** START OF PROVIDED RECORDS **

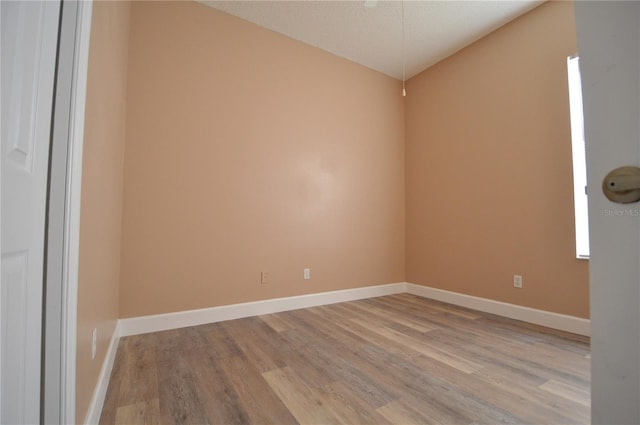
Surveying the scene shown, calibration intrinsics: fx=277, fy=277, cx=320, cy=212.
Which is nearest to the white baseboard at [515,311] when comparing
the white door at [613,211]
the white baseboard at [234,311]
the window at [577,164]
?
the window at [577,164]

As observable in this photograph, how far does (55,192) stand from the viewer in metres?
0.84

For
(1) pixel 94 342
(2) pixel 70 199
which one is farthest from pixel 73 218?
(1) pixel 94 342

** END OF PROVIDED RECORDS **

* **EXERCISE PROMPT**
Substitute "skirting board" for "baseboard" throughout the rows above and write them out again with nothing else changed. Leave the pictures out.

* **ANSWER TO THE EXERCISE**
Surveying the scene shown, calibration intrinsics: fx=277, fy=277, cx=320, cy=212.
Which is nearest to the white skirting board at [515,311] when comparing
the white door at [613,211]
the white skirting board at [234,311]
the window at [577,164]
?
the window at [577,164]

As observable in this photograph, how far does (55,192) stand from the viewer in metres?
0.84

For
(1) pixel 94 342
(2) pixel 70 199
which one is farthest from pixel 73 218?
(1) pixel 94 342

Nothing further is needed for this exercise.